Jadir é um petista militante que sempre me liga para falar de política.

Mas, dessa vez, ligou para me dar notícia de seu estado de saúde, sobre o qual desconhecia:

“Senti muita dor de cabeça, muita dor no corpo. Isso na primeira semana. Mas, depois de dez dias, as coisas começaram a piorar. Você não sente vontade pra nada. O desânimo começa a tomar conta de você”.

Perguntei se havia ficado internado:

“Não. Eu fiz contato pelo aplicativo e depois procurei o José Rayol (Unidade Básica de Saúde, localizada na avenida Constantino Nery, em Manaus). Uma médica me atendeu e passou um monte de remédios”.

Quis saber se ela havia lhe recomendado a polêmica cloroquina.

“Ela passou vitamina C, azitromicina e tamiflu, que não têm nas drogarias, mas que minha família encontrou não sei como. Sobre cloroquina, ela não receitou, só perguntou se eu concordaria em tomar. Eu disse que não, que eu conhecia o remédio há muito, desde o tempo que trabalhei na área e que conhecia os efeitos colaterais do medicamento. Ela também passou remédio pra dor, dipirona”.

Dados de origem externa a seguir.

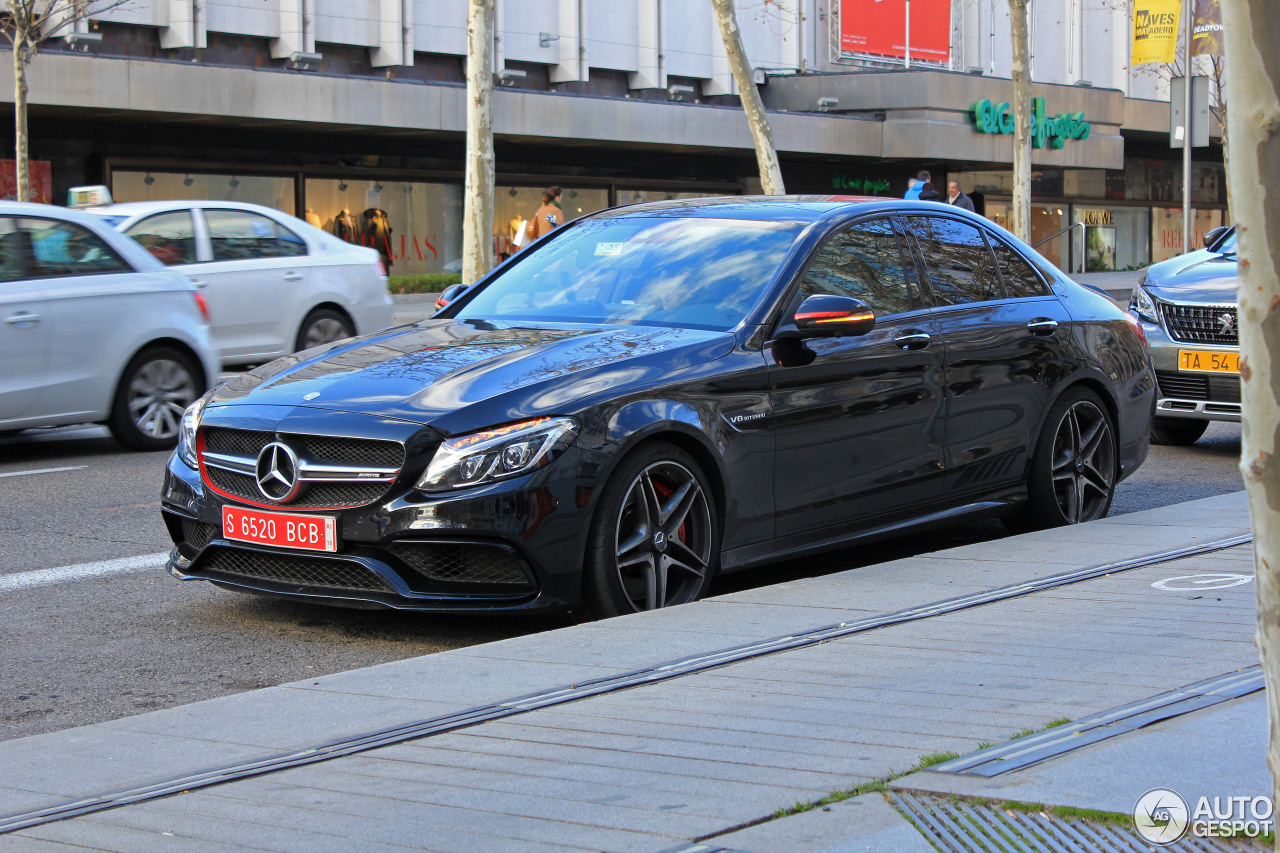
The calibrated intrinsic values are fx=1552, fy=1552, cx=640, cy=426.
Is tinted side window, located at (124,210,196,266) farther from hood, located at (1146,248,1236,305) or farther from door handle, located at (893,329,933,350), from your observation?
door handle, located at (893,329,933,350)

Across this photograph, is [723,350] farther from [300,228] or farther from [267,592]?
[300,228]

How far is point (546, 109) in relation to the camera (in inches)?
1280

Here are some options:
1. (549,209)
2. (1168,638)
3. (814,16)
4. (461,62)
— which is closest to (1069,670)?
(1168,638)

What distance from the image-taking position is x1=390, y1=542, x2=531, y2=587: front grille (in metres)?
5.20

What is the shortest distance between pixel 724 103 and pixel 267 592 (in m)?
36.6

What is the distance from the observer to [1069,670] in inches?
174

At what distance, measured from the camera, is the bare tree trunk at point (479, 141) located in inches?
755

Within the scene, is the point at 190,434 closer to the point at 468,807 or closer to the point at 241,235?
the point at 468,807

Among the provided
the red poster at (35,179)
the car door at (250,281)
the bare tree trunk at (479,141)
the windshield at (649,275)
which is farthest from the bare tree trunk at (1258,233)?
the red poster at (35,179)

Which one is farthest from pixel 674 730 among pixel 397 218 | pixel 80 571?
pixel 397 218

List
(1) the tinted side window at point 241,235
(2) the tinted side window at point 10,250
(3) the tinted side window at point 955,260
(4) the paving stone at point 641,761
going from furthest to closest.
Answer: (1) the tinted side window at point 241,235, (2) the tinted side window at point 10,250, (3) the tinted side window at point 955,260, (4) the paving stone at point 641,761

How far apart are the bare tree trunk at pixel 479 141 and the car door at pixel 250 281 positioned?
19.6 ft

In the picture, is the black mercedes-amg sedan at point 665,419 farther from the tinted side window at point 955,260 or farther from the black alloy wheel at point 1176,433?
the black alloy wheel at point 1176,433

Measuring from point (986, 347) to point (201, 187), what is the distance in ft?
83.5
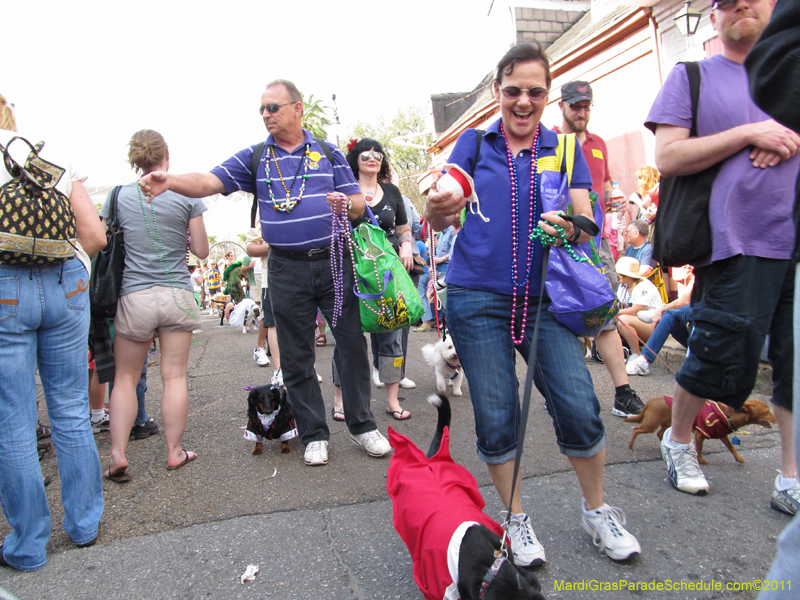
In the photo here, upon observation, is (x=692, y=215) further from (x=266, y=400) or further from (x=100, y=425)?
(x=100, y=425)

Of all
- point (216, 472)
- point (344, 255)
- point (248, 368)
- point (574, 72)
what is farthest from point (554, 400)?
point (574, 72)

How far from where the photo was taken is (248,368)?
6.90m

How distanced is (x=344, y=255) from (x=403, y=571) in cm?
188

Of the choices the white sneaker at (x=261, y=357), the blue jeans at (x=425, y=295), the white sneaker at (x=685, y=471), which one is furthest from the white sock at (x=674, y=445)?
the blue jeans at (x=425, y=295)

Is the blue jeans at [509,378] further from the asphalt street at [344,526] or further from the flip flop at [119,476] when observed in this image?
the flip flop at [119,476]

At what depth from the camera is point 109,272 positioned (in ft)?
10.8

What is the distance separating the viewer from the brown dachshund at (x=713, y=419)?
293 cm

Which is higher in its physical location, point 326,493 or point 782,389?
point 782,389

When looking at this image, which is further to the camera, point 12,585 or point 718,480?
point 718,480

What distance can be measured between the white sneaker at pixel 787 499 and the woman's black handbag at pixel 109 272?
366 cm

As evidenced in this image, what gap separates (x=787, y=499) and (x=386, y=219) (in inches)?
118

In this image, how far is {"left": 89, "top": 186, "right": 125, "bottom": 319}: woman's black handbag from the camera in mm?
3268

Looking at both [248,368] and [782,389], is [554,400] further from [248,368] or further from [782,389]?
[248,368]

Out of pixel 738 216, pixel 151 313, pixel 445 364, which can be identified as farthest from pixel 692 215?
pixel 151 313
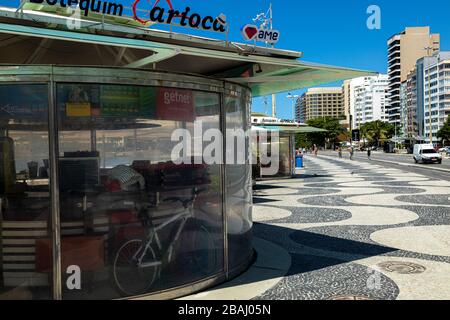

Perguntei do Jadir como ele havia contraído o coronavírus, porque há umas três semanas ele havia me ligado para informar que havia uma confusão no SPA do Alvorada e desde então não havíamos nos falado mais:

“Eu só saí da minha quarentena pra comemorar os 18 anos da minha filha. Mas era só eu, ela e o meu filho, que moram com a mãe deles e que trabalha na área de saúde. Isso foi num sábado. Na segunda e na terça-feira eu já estava mal”, lembrou, pedindo-me:

“Te cuida, mano! Não quero isso pra ninguém. Essa doença consome a gente o dia todo. De dia, é muita dor; à noite, falta de ar e dá uma confusão mental que você não consegue controlar”.

Quis saber mais e ele concluiu:

“Não sei como é. Você perde o domínio sobre os seus pensamentos e fica sonhando um monte de leseira. Te cuida!”